▸ Dokumentauszug
□ □ □ □ □ □ □

Borikén, ein Steinchen im Schuh der
Vereinigten Staaten
Am 11. April 1899 tauschten die
Vereinigten Staaten und Spanien die
Ratifikationsurkunden des Pariser Vertrages aus, der
ein Jahr zuvor unterschrieben worden war. Zu den
Ländern, die den Besitzer wechselten, gehörte Puerto
Rico, das bis auf den heutigen Tag eine Kolonie des
US-Imperiums ist
Lídice Valenzuela
García
BORIKÉN
ist der Name, den die Urvölker dem Archipel gaben,
dessen Hauptinsel Puerto Rico ist. Das Land lebt in
diesem 21. Jahrhundert versklavt durch einen
Vertrag, der 1898 von Spanien und den Vereinigten
Staaten unterschrieben wurde, ein Umstand, der auf
großen internationalen Foren Ablehnung erfährt dank
des Widerstandes der nationalistischen Bewegungen
der kleinen Karibikinsel, die seit Jahrzehnten für
die Erlangung ihrer Unabhängigkeit kämpft.
Washington, das sich weigert, die Souveränität den
Boricuas zurückzugeben, die sich, seit Christoph
Kolumbus 1493 dort an Land ging, in ausländischer
Hand befanden, hält seine Bürgerschaft in einer Art
juristischem Schwebezustand. Das mächtige Imperium
des Nordens lässt Puerto Rico nicht als einen seiner
Staaten zu, gibt es aber auch nicht seinen legitimen
Eigentümern zurück, da die USA großes Interesse an
dieser Enklave haben, unter anderem aus
militärischen Gründen. Von daher war es für ihre
Zwecke die beste Idee, sie pompös zum Freien
Assoziierten Staat zu erklären.

□ □ □ □ □ □ □

▸ Einträge
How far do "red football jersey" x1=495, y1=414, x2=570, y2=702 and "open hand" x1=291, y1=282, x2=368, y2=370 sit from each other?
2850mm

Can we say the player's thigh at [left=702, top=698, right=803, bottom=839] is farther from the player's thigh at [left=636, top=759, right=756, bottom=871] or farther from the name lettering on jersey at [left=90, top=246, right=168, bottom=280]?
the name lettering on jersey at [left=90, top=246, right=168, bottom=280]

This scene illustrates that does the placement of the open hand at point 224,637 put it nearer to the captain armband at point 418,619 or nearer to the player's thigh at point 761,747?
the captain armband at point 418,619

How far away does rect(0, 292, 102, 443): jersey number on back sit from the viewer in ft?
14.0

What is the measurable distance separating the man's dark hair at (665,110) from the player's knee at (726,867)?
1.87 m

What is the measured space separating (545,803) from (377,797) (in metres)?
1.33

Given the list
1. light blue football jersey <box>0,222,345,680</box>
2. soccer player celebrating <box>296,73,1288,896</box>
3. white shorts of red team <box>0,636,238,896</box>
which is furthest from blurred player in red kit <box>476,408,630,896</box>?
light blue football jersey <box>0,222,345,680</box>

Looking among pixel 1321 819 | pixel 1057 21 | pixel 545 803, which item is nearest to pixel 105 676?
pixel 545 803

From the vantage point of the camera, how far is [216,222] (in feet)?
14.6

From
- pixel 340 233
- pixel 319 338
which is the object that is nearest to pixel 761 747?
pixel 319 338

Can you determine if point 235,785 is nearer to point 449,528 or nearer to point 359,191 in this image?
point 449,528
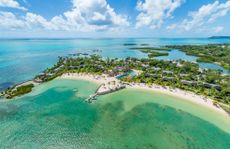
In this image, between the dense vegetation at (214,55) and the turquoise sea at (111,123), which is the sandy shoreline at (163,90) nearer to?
the turquoise sea at (111,123)

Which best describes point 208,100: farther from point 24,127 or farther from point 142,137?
point 24,127

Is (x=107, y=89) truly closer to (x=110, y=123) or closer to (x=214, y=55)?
(x=110, y=123)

□ □ □ □ □ □ □

Gib den Abschnitt des Textes über Puerto Rico zwischen „Washington, das sich“ und „Staat zu erklären.“, beides eingeschlossen, wortgetreu wieder.

Washington, das sich weigert, die Souveränität den
Boricuas zurückzugeben, die sich, seit Christoph
Kolumbus 1493 dort an Land ging, in ausländischer
Hand befanden, hält seine Bürgerschaft in einer Art
juristischem Schwebezustand. Das mächtige Imperium
des Nordens lässt Puerto Rico nicht als einen seiner
Staaten zu, gibt es aber auch nicht seinen legitimen
Eigentümern zurück, da die USA großes Interesse an
dieser Enklave haben, unter anderem aus
militärischen Gründen. Von daher war es für ihre
Zwecke die beste Idee, sie pompös zum Freien
Assoziierten Staat zu erklären.